SET EXERCISE: Please update the hauntology post from "(via k-punk)" to "guy does music..." and write out that section with "strange" in place of "bizarre".

"Music is dead! Long live hauntology!" shouts a gleeful yet brooding review of some new British music. Covered are albums from Ghost Box and Mordant Music.
It's a terrific review, extending itself from point to diverse point, like the radical sonics of early Dr. Who to the role of public service in the modern weird tale. And tasty prose:
'Séance at Hobs Lane' moves beyond the initial reference to Quatermass to provide what is in effect a survey of Underground London in myth, fiction, history and rumour. The music has a queasy carny quality, the London it describes is an expressionist city, its time-periods steampunk scrambled. It’s a London of Victorian sewers, forgotten crypts, subterranean theatres, secret society dens, through which Raymond MacDonald’s unquiet saxophone lurches and echoes like a raging ghost-troglodyte.
I must confess to being way, way behind in modern Goth/trance/electronic/etc music. I am willing to mend my Coil-loving ways, put down that crusty Zoviet France CD, stop fiddling with various Deleuze collections, and take instruction from Infocult readers. Tune and creator recommendations?
(via k-punk)
lately i have been digging on cocorosie's new weird deranged psychedelic hip-hop album, http://www.amazon.com/Adventures-Ghosthorse-Stillborn-CocoRosie/dp/B000NQR7RU/ref=pd_bbs_sr_1/102-2387237-3688166?ie=UTF8&s=music&qid=1183605888&sr=8-1>the adventures of ghosthorse and stillborn. the music is weird, eerie, full of bizarre samples and loops, and bianca casady's poetic, clever rhymes are full of eerie imagery. and like a friend of mine says, 'this stuff is like crack, i can't stop listening!'
Posted by: Cayden | July 04, 2007 at 23:28
I hear that Burnett guy does music...

DATA LINES:
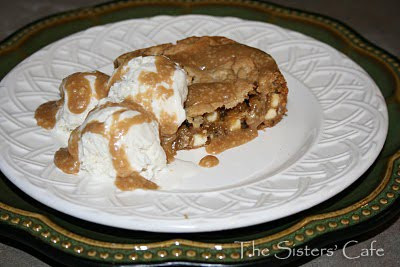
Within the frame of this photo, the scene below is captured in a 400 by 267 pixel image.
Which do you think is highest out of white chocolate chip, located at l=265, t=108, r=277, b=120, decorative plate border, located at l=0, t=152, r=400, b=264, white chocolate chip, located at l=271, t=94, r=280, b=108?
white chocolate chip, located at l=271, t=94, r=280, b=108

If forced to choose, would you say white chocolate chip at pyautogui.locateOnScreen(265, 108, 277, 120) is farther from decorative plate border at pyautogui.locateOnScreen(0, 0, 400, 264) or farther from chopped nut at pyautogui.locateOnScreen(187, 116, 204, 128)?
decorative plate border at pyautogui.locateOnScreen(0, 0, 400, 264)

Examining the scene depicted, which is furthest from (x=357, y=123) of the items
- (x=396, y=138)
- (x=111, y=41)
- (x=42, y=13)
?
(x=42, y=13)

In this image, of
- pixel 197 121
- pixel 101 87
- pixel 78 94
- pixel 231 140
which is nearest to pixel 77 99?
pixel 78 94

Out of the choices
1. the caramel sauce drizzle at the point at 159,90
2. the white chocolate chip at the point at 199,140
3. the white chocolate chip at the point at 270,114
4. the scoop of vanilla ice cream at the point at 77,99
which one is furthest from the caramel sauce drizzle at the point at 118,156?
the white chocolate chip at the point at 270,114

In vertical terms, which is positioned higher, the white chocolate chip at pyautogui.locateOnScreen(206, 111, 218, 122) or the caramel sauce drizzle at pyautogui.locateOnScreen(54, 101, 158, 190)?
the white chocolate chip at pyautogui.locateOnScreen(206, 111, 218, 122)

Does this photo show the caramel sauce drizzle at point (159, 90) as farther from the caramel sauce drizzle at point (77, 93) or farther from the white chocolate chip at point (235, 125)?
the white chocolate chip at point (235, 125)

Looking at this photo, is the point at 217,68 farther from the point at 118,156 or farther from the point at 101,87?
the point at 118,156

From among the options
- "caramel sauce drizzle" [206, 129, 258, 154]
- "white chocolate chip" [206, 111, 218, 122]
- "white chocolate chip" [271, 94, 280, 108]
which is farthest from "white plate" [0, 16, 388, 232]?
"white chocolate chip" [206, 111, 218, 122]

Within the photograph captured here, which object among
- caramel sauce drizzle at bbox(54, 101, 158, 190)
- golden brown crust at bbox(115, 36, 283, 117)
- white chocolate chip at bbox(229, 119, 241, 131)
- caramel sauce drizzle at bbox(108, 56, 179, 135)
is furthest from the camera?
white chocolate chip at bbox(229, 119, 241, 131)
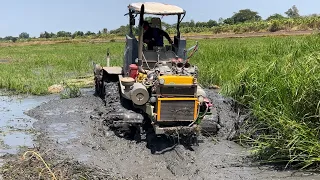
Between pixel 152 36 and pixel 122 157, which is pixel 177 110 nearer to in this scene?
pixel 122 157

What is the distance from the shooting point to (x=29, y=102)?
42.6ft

OUTPUT FOR THIS TASK:
(via k-punk)
lately i have been digging on cocorosie's new weird deranged psychedelic hip-hop album, http://www.amazon.com/Adventures-Ghosthorse-Stillborn-CocoRosie/dp/B000NQR7RU/ref=pd_bbs_sr_1/102-2387237-3688166?ie=UTF8&s=music&qid=1183605888&sr=8-1>the adventures of ghosthorse and stillborn. the music is weird, eerie, full of strange samples and loops, and bianca casady's poetic, clever rhymes are full of eerie imagery. and like a friend of mine says, 'this stuff is like crack, i can't stop listening!'
Posted by: Cayden | July 04, 2007 at 23:28
I hear that Burnett guy does music...